• **EXERCISE BRIEF**
Below are some entries. Repeat exactly the lines from the one with "The researchers implemented" through the one with "A well-localized core", and only those.

• **INPUT RECORDS**
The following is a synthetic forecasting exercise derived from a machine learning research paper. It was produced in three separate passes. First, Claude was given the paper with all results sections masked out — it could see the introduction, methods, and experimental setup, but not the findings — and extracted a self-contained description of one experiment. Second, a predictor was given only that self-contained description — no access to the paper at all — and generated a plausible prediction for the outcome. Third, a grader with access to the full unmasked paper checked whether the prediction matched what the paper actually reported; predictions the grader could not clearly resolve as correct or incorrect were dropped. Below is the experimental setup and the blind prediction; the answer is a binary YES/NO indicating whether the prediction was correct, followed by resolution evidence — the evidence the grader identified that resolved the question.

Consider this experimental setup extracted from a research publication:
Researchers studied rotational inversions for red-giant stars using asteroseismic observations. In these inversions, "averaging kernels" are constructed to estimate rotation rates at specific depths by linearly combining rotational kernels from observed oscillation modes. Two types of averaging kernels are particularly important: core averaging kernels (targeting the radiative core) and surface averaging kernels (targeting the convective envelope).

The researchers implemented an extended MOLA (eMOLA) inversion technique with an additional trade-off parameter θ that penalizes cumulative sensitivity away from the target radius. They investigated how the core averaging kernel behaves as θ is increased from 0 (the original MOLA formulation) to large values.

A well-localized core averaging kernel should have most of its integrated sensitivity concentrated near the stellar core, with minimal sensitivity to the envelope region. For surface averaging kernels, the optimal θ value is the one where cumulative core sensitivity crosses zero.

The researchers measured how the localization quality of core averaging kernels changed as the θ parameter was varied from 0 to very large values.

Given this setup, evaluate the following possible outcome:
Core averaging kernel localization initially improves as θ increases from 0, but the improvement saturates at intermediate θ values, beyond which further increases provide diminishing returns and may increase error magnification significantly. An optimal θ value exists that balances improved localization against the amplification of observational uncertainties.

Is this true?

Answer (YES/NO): NO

• **COMPLETED EXERCISE**
The researchers implemented an extended MOLA (eMOLA) inversion technique with an additional trade-off parameter θ that penalizes cumulative sensitivity away from the target radius. They investigated how the core averaging kernel behaves as θ is increased from 0 (the original MOLA formulation) to large values.

A well-localized core averaging kernel should have most of its integrated sensitivity concentrated near the stellar core, with minimal sensitivity to the envelope region. For surface averaging kernels, the optimal θ value is the one where cumulative core sensitivity crosses zero.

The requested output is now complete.